Gartner's cloud access security broker definition (CASB) states that "CASBs are on-premises, or cloud-based security policy enforcement points, placed between cloud service consumers and cloud service providers to combine and interject enterprise security policies as the cloud-based resources are accessed."
The term CASB was coined by Gartner in 2011 and has since revolutionized cloud protection software. In the midst of rapidly increasing variants of ransomware and network attacks, relying solely on encryption for data security is insufficient. It's become essential to employ CASBs to proactively assess data risks and monitor user activity to protect data shared across the internet.
CASBs can be employed to either fill specific requirements in an organization or to perform a broad range of activities. Gartner's four pillars of CASBs from its Market Guide for Cloud Access Security Brokers provides a detailed market explanation and other information necessary for identifying and selecting CASBs for businesses. Listed below are the generic functions of CASBs from a data detection and security standpoint.
CASBs discover shadow applications, user web requests, and files shared over cloud platforms. Deep packet analysis is one of the techniques employed to scrutinize every packet of data in transit, be it HTTP or HTTPS. Timely reports and analytics help analyze and block risky web applications to forestall potential data threats.
A CASB can also help in identifying personal data instances in the cloud, which is a requirement of data privacy laws like PCI DSS and HIPAA. Monitoring sensitive data accesses in the cloud is also necessary to review and strengthen data security policies to meet data regulatory requirements.
Both on-premises and cloud-based CASBs detect unauthorized user activity, malware attacks from the web, and other cloud security risks. Through timely identification and rapid incident responses, administrators can ensure that cloud-based resources can be used without subjecting the entire organization's network to risks.
CASBs can enforce cloud security policies and controls to prevent unauthorized data from being transferred over the internet. Integrated with data leak prevention measures, CASB can secure sensitive data by monitoring and blocking file uploads to risky internet applications.

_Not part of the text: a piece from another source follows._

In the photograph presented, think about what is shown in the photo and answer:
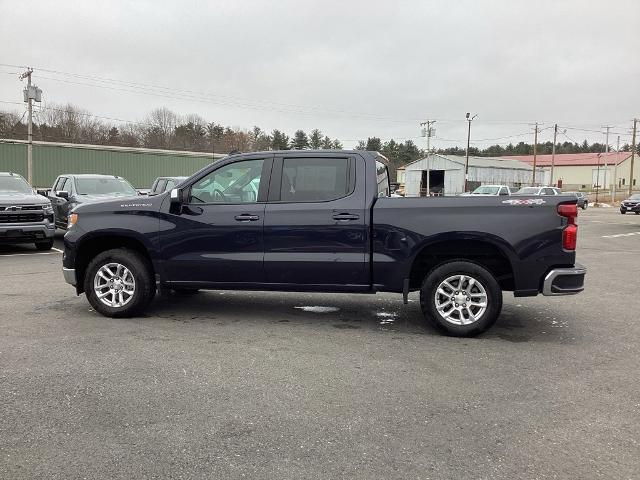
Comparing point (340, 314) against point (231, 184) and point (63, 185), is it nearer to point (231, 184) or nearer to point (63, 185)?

A forward proxy is a gateway server that monitors traffic initiated from endpoints. The proxy server can track and control web accesses in real time and report on the type of websites accessed by users based on the risk profile of the applications.
A reverse proxy is a gateway server that sits between the endpoint and cloud applications; here, traffic is forwarded to the proxy server from the cloud applications accessed. The reverse proxy also helps in real-time threat detection and user activity management.
This type of CASB solution directly communicates with cloud applications at application program interface level, avoiding the network slowdowns caused by the analysis of data packets. However, this CASB mode doesn't work in real time, and users can access cloud platforms without restriction.
These modes can be deployed individually or combined, depending upon the needs of the organization. Evaluate the deployment modes based on not just ease of employment but also the extent of sensitive data shared on cloud platforms, existing levels of control on user activity, and the data leak prevention systems that are already in place.